Task list:
1. In the WARDEN roadmap, edit the passage starting at "Phase 0: Spine" and ending at "implemented and tested.", replacing "KB" with "knowledge base".
2. Rewrite the paragraph of the WARDEN roadmap that begins "Goal. A queryable model" as a bulleted list that keeps its main facts.
3. Continue the WARDEN roadmap from where it stops.

Roadmap - WARDEN

WARDEN is built in phases designed to be independently useful. You get value before the whole system exists. Each phase delivers a working tool; later phases deepen and connect what came before. The status key used throughout this page:

Status	Meaning
Implemented and tested	Code ships, exercised by the test suite, runs on `warden demo`.
Scaffolded	Module and interface exist, the seam is wired end-to-end, but the implementation is a stub or requires optional native tooling to activate.

Phase 0: Spine

Goal. A queryable model of any Emscripten module: parse the binary, compute stable function identities, seed obvious symbols, and store everything in a versioned knowledge base. Deliverables. warden init, warden ingest, warden funcs, warden show, warden coverage, warden set-name are all fully operational. The KB can round-trip a module and answer “what do we know about func[N]?” without any external tooling. Status: implemented and tested.

Component	Source	What it does
WASM section parser	`src/warden/ingest/`	Reads type, import, function, export, code, name, element/table sections in pure Python.
JS-glue parser	`src/warden/ingest/`	Reads Emscripten’s export-index map, `dynCall` signatures, and `PROXY_TO_PTHREAD` shape from the `.js` glue file.

Study material:
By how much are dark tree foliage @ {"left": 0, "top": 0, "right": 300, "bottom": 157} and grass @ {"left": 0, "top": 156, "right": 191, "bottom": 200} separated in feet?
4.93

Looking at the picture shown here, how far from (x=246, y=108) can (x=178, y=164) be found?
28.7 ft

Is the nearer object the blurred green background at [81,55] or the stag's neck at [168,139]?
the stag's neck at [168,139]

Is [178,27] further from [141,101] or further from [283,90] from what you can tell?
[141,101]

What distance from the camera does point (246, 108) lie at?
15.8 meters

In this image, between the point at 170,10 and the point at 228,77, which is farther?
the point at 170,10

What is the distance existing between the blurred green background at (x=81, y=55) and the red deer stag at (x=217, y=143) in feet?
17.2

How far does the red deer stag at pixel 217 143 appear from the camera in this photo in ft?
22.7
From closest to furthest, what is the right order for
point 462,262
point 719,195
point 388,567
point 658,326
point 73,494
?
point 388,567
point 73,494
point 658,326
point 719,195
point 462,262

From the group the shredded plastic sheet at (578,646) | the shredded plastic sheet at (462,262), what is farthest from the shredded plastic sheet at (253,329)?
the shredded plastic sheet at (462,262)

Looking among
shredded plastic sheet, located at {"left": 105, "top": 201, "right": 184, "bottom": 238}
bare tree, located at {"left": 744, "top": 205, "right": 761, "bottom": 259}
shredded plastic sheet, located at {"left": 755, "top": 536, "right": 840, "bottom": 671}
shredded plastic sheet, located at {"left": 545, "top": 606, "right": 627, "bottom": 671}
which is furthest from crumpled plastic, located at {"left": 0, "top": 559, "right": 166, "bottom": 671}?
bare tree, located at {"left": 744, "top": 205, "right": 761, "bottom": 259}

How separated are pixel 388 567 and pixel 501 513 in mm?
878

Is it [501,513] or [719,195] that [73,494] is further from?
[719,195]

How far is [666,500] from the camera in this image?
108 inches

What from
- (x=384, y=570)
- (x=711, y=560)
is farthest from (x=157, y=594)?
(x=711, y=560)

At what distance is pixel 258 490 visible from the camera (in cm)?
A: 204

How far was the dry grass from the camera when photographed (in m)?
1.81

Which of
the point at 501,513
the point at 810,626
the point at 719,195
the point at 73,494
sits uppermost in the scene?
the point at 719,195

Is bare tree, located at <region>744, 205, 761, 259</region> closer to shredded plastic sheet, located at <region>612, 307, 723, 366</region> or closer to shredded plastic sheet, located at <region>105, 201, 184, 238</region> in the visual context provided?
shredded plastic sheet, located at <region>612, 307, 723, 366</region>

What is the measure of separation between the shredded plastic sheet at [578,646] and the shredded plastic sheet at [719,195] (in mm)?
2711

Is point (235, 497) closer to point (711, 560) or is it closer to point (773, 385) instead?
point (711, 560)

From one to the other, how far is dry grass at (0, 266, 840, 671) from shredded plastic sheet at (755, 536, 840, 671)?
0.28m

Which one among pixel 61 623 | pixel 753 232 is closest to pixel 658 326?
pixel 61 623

---

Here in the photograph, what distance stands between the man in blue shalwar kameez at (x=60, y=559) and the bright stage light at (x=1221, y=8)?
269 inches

Expected responses:
1.
Phase 0: Spine

Goal. A queryable model of any Emscripten module: parse the binary, compute stable function identities, seed obvious symbols, and store everything in a versioned knowledge base. Deliverables. warden init, warden ingest, warden funcs, warden show, warden coverage, warden set-name are all fully operational. The knowledge base can round-trip a module and answer “what do we know about func[N]?” without any external tooling. Status: implemented and tested.

2.
- Goal: a queryable model of any Emscripten module that parses the binary, computes stable function identities, seeds obvious symbols, and stores everything in a versioned knowledge base.
- Deliverables: warden init, warden ingest, warden funcs, warden show, warden coverage, and warden set-name are all fully operational.
- The KB can round-trip a module and answer "what do we know about func[N]?" without any external tooling.
- Status: implemented and tested.

3.
Identity fingerprinter	`src/warden/identity/fingerprint.py`	Computes exact body hash, structural skeleton, opcode-class histogram, call-target set, and type signature per function. The `stable_id` composite is what annotations are keyed to.
Knowledge base	`src/warden/kb/`	SQLite schema with `module_versions`, `functions`, `symbols`, and `diffs` tables; provenance/confidence/locked columns; `upsert_symbol` economy (human > oracle > agent).
CLI	`src/warden/cli.py`	`init`, `ingest`, `versions`, `coverage`, `funcs`, `show`, `set-name`, `verify`, `export`, and `demo`.
`warden demo`	`src/warden/samples.py`	Runs the entire pipeline end-to-end on generated sample modules with no network or native toolchain.

Covered by tests/test_ingest.py, tests/test_fingerprint.py, tests/test_kb.py, tests/test_cli.py, and tests/test_pipeline.py. Fingerprint determinism is tested explicitly: same bytes in, same stable_id out.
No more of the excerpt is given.